Na queixa registada perante um tribunal federal no Estado do Texas, a cadeia de supermercados – que conta cerca de cinco mil superfícies nos EUA, quase todos com farmácia – estima que, ao criticarem os seus farmacêuticos por não terem recusado fornecer opiáceos receitados por médicos, o Departamento de Justiça e a agência de regulação dos medicamentos (FDA, na sigla em Inglês) colocam os farmacêuticos numa “situação insustentável”.

Um farmacêutico não tem a formação necessária para recusar fornecer medicamentos receitados por um médico certificado, argumentou a Walmart. Inclusive incorre no risco de “perder a licença” ou “prejudicar a saúde de um doente”.

Devido a um ‘marketing’ agressivo dos laboratórios farmacêuticos, junto dos médicos principalmente, a receita de medicamentos analgésicos opiáceos, que eram reservados para doenças graves, teve um crescimento exponencial no fim dos anos 1990.

Este consumo excessivo causou uma dependência dos opiáceos que esteve na origem de mais de 450 mil mortes por ‘overdose’, desde há 20 anos, segundo os Centros de Prevenção de Doenças (CDC, na sigla em Inglês).

A Walmart acusa a FDA de procurar livrar-se dos seus “erros profundos” na gestão desta crise: várias auditorias concluíram que a agência federal não impediu, como devia, os laboratórios de produzirem quantidades cada vez maiores destes medicamentos nem, em 70% dos casos, retirado licenças aos médicos cujas receitas eram questionadas.

A Walmart pretende que o tribunal diga claramente não tem, nem os seus farmacêuticos, as responsabilidades legais que o Governo e a FDA lhe pretendem imputar.

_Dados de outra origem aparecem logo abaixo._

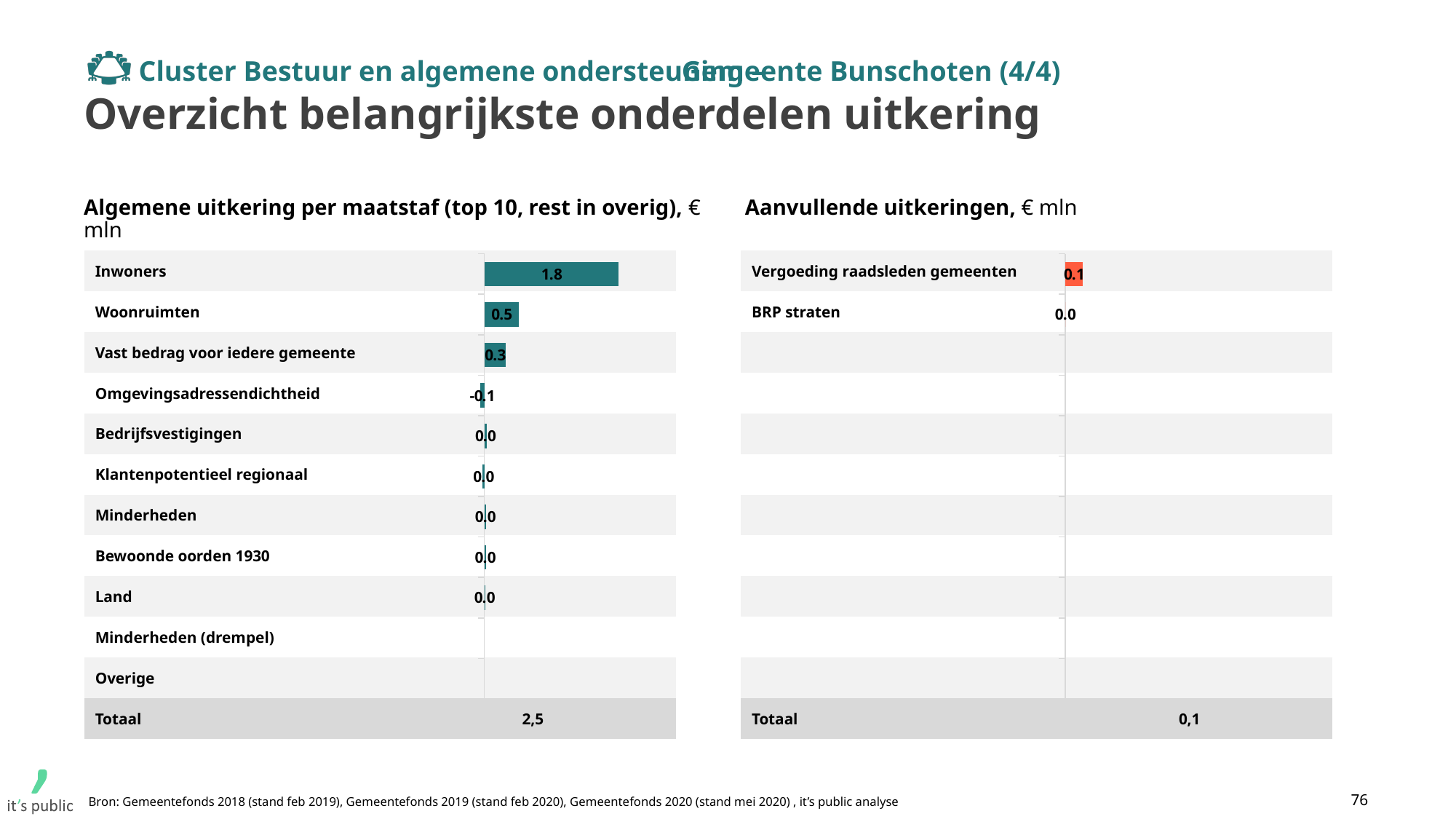
In the chart 'Aanvullende uitkeringen', what is the value for Vergoeding raadsleden gemeenten? 0.1 What kind of chart is the 'Aanvullende uitkeringen' chart on the right? Bar chart In the chart 'Algemene uitkering per maatstaf', which category has the lowest value? Omgevingsadressendichtheid In the chart 'Aanvullende uitkeringen', what is the value for BRP straten? 0.0 In the chart 'Algemene uitkering per maatstaf', what is the value for Inwoners? 1.8 In the chart 'Algemene uitkering per maatstaf', which category has the highest value? Inwoners In the chart 'Algemene uitkering per maatstaf', what is the Totaal value shown? 2,5 In the chart 'Algemene uitkering per maatstaf', what is the value for Vast bedrag voor iedere gemeente? 0.3 In the chart 'Algemene uitkering per maatstaf', what is the value for Omgevingsadressendichtheid? -0.1 In the chart 'Algemene uitkering per maatstaf', what is the value for Woonruimten? 0.5 In the chart 'Algemene uitkering per maatstaf', what is the difference between the values for Inwoners and Woonruimten? 1.3 In the chart 'Algemene uitkering per maatstaf', which is larger: Woonruimten or Vast bedrag voor iedere gemeente? Woonruimten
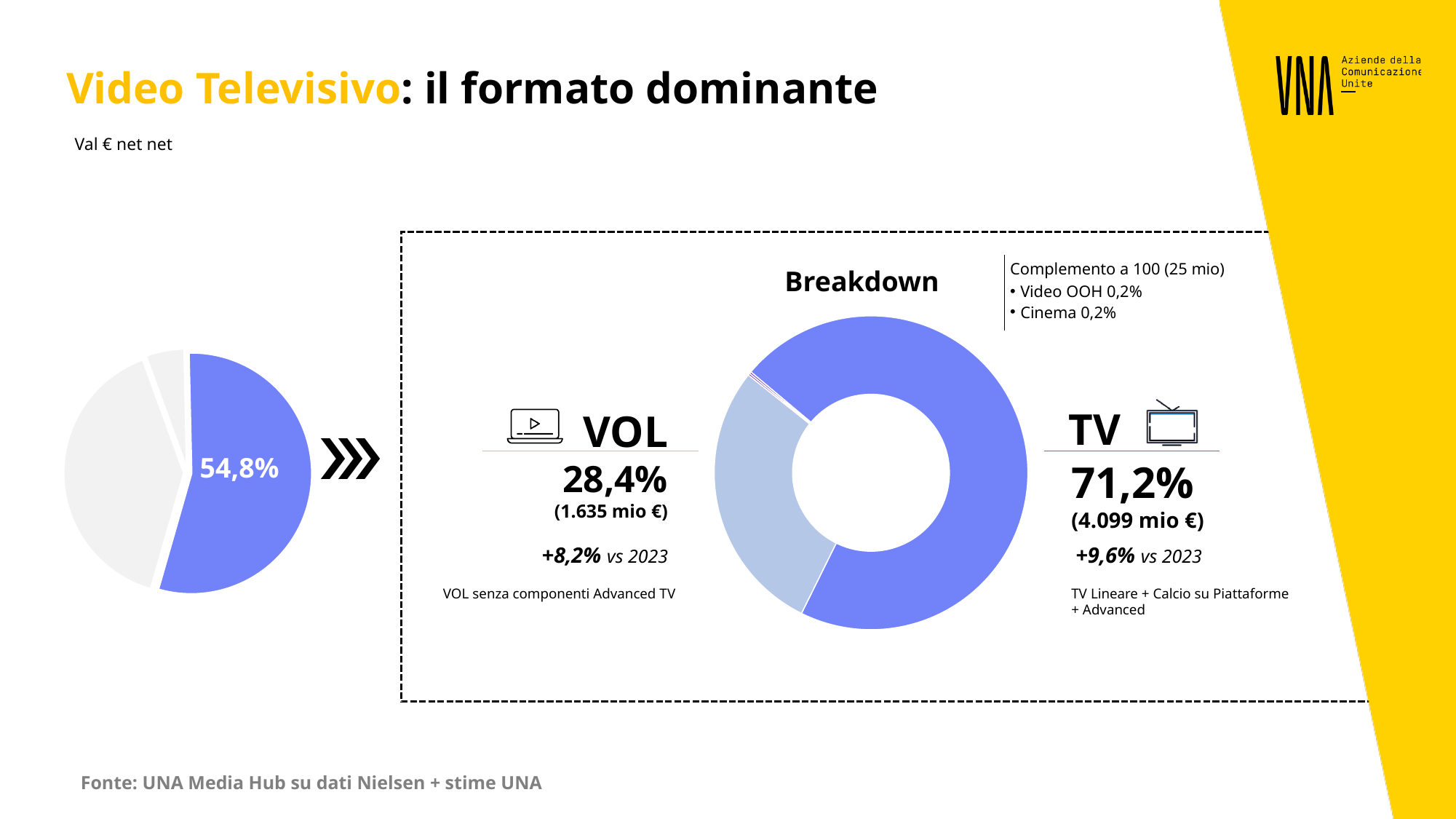
In the Breakdown donut chart, what is the growth of TV vs 2023? +9,6% In the Breakdown donut chart, what share does Cinema hold according to the note? 0,2% In the Breakdown donut chart, what share does TV hold? 71,2% In the Breakdown donut chart, what share does VOL hold? 28,4% In the pie chart on the left, what percentage is shown on the highlighted blue slice? 54,8% What kind of chart is the Breakdown chart on the right? Donut chart In the Breakdown donut chart, which is larger, TV or VOL? TV In the Breakdown donut chart, what is the value in mio € for VOL? 1.635 mio € In the Breakdown donut chart, which segment is the largest? TV In the Breakdown donut chart, what is the growth of VOL vs 2023? +8,2% In the Breakdown donut chart, what is the value in mio € for TV? 4.099 mio € In the Breakdown donut chart, what is the difference in percentage points between the TV share and the VOL share? 42,8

Outros grandes distribuidores de medicamentos norte-americanos foram processados por autoridades locais ou estaduais, que os acusam de terem fechado os olhos a milhões de receitas de medicamentos opiáceos, apesar de saberem que criavam dependência entre os seus destinatários.

Um acordo foi encontrado entre três distribuidores e dois condados do Estado do Ohio, em outubro de 2019, o que abriu a via a uma resolução mais global, atualmente em negociação.

Na quarta-feira, o Ministério da Justiça anunciou que o Purdue Pharma, fabricante do opiáceo OxyContin, tinha aceitado declarar-se culpado, no quadro de um acordo quantificado em 8,3 mil milhões de dólares (sete mil milhões de euros).